Three years after, his case remains at a standstill. The case is expected to last a few more years, his wife said.
“He said he was happy his paintings were displayed on the exhibit,” the wife said in Filipino, chuckling to herself. “He has made over a hundred poems in prison, as well as other paintings and woodcarvings he learned from the province.”
For her, the exhibit was a great way for political detainees to show their creativity, through works such as poems, paintings and woodcarvings. It was a way for them to show that they still have their fighting spirit in prison.
In exhibiting their works of art, the notion that they are recluses of society is destroyed, she said. “The struggle of the political prisoner still continues even if they are locked behind bars.”
For Nikki Gamara, the exhibit was the largest display of political detainees’ art she has ever seen. Her father, political detainee Renante Gamara created portraits of her, as well as of his parents.
Detained for more than four years, Renante Gamara is a consultant of the National Democratic Front of the Philippines (NDFP) protected under the Joint Agreement on Safety and Immunity Guarantees (Jasig) between the front and the Government of the Philippines.
“It was only inside the prison did he discover his hobby (of making art),” she said. “He always saw me, so I was the one he used to always practice his drawings on.”
He also drew a depiction of the cell of Eduardo Serrano, his once co-consultant and co-political prisoner who died in prison earlier this year due to cardiac arrest.
The daughter usually tells her father about life outside. “He is more interested about that,” she said in Filipino. “Inside, life is all routine, so they look for ways to pass the days. They look for news, especially good news,” she said.
Away from her father, she sees much more about his prison life through the works displayed around the room.
“I am usually seen talking about my father, but they do not know what my father even looks like,” she said in Filipino. “I believe the exhibit embodies the political prisoners. It embodies their ideals for the sectors they are fighting for.”
The exhibit, running until June 25, is part of a renewed campaign to free all the country’s political prisoners. Ylagan said the exhibit revitalized the spirits of everyone involved in the campaign.
“In the past, when we held activities to free political prisoners, our hearts were heavy and we were belligerent.” He said in Filipino. “Now, it is with excitement we do these things. Our optimism has something to hold on to.”
Selda said there are a total of 543 political prisoners in the Philippines to date, with 292 captured during the Aquino administration. For the campaign and its supporting organizations, the incoming administration prompts them to be hopeful, yet watchful throughout the reign.

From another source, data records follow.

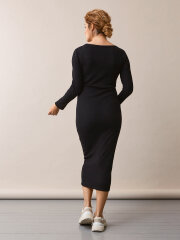 Boob - Signe dress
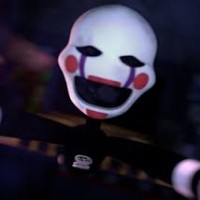 Marionette - Five Nights at Freddy's 2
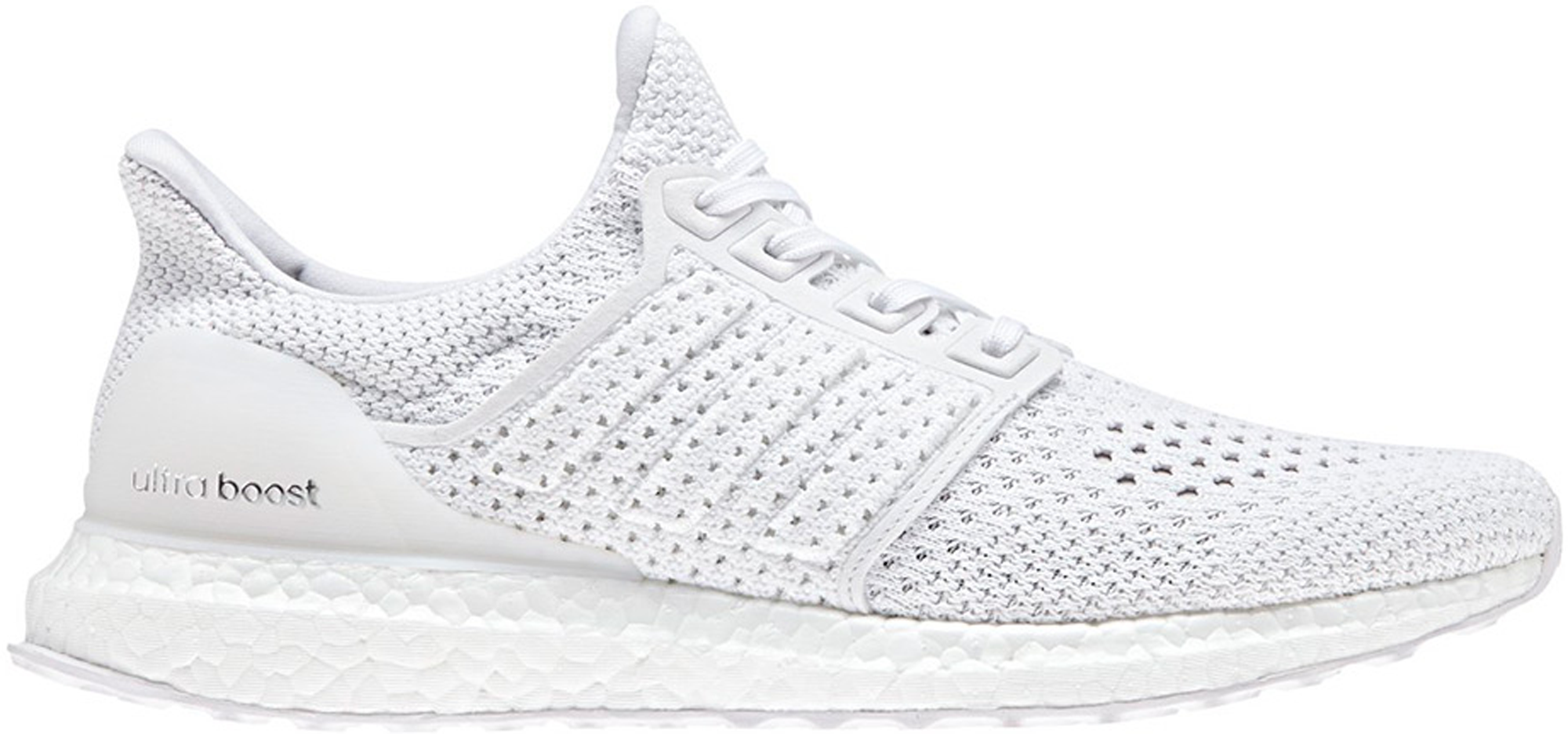 Adidas UltraBOOST Clima sneakers price in Doha Qatar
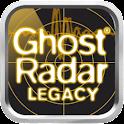 Ghost Radar®: LEGACY icon
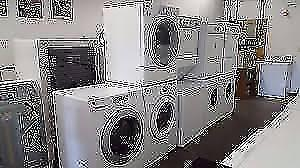 - USED SALE -  Front Load Washers  $340 - $455  // Dryers $180 to $220 With  Warranty - 9267 -50 Street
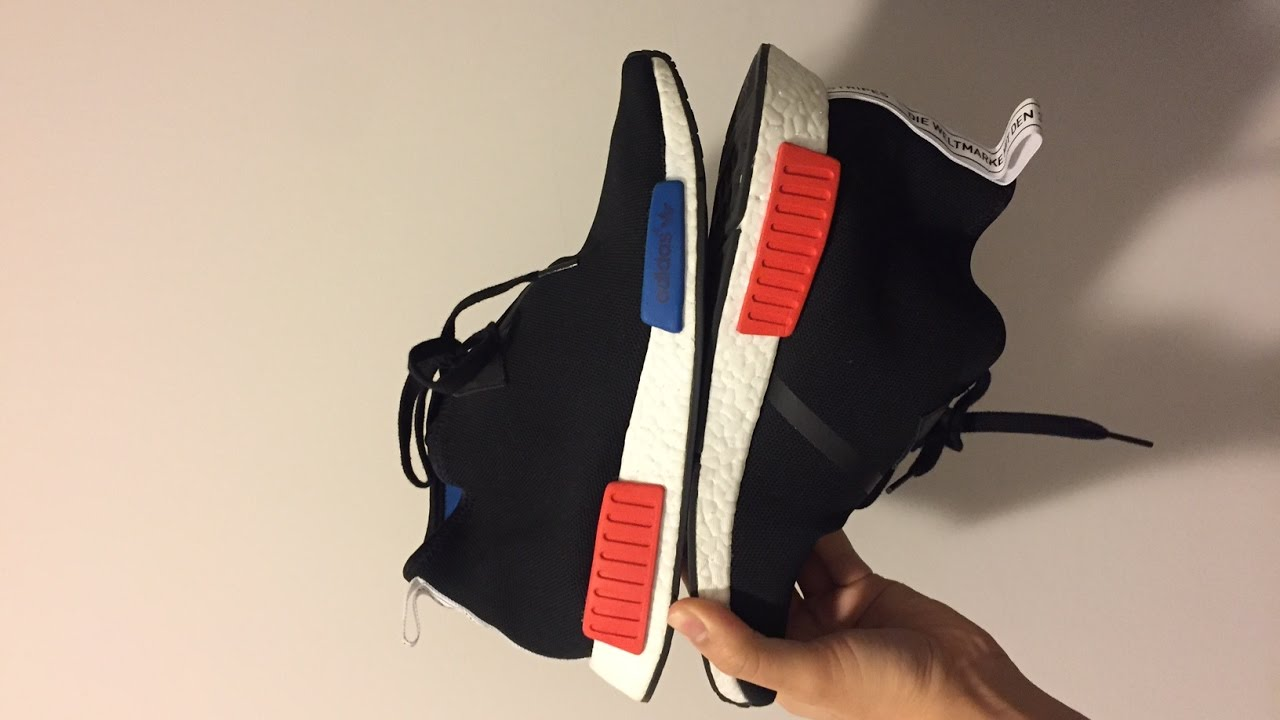 Adidas NMD R1 Runner Trail W BB3692 Utility Green Teal White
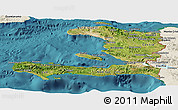Satellite Panoramic Map of Haiti, shaded relief outside, satellite sea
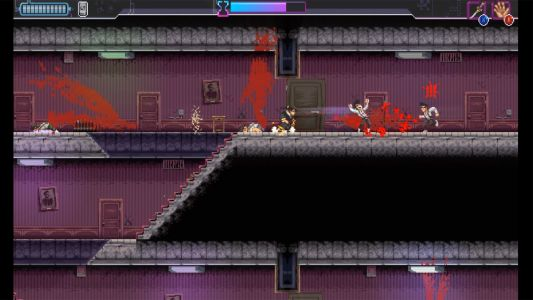 SwitchArcade Round-Up: 'Katana Zero' and 'Celeste' Update Info, More Classic Shoot-Em-Ups Coming to Switch, the Latest New Releases and Sales, and More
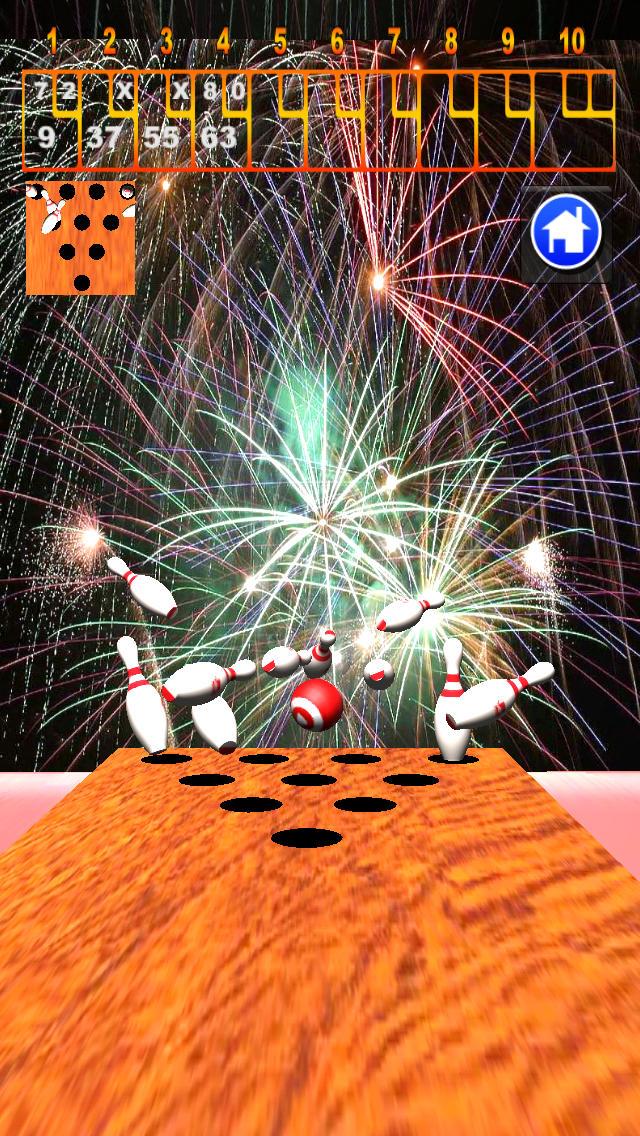 スマートボウリング 3Dのスクリーンショット_3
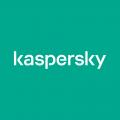 卡巴斯基推出面向企业的手机反病毒软件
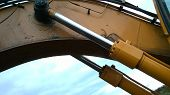 "foto of cylinder  - Hydraulic cylinders or ""rams"" on a digger (excavator)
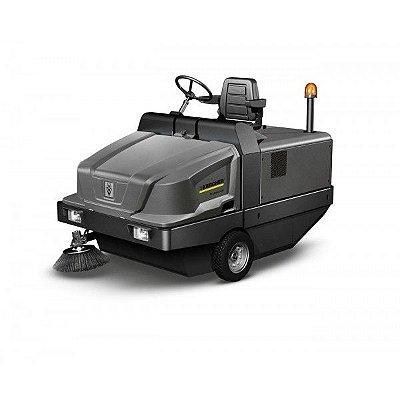 Varredeira Karcher KM 130/300 Diesel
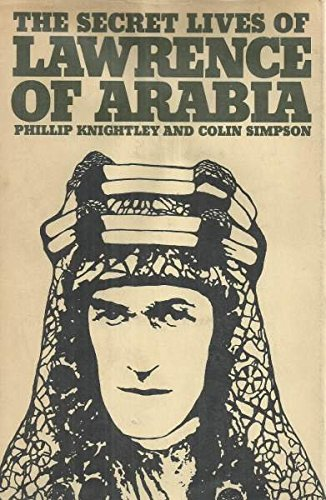 9781299177192: The secret lives of Lawrence of Arabia
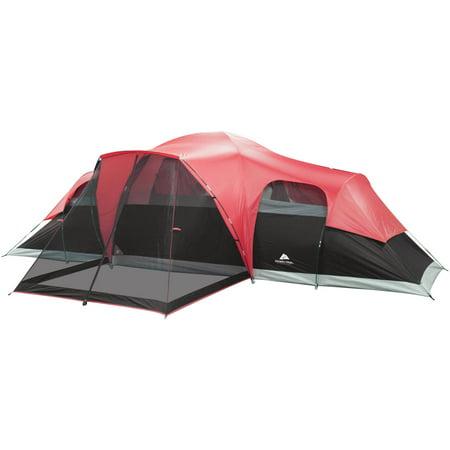 Ot 21 X 15 Family Tent Sleeps 10 Best Family Camping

“(Duterte’s) pronouncements are good, especially for the peace talks and the freedom of political prisoners,” Gamara said in Filipino.
The incoming president is the first to make a statement acknowledging political prisoners, Ylagan said. They are keeping a “guarded optimism” as the start of the Duterte administration inches closer and closer.
“Even if the president-elect said that, it does not mean that it will be done,” he said in Filipino. “If he decides for a general amnesty kind of thing, he needs to encourage congress…there is also a separation between the branches of government, such as the executive and judicial,” he said.
Justice for political prisoners will not come from just one person, Abiva said. She is hopeful the president follows through with his promise to release political detainees, including her husband.
“I hope Duterte keeps his promise to free political prisoners, because there is no reason for them to be detained,” she said in Filipino. “It is so unfair to wait for justice on something they should not even be a part of,” she said.
“Surely, we will be keeping a close eye on the President. As they said, ‘guarded optimism’—but we will not rely on just him to free all the political prisoners,” she said.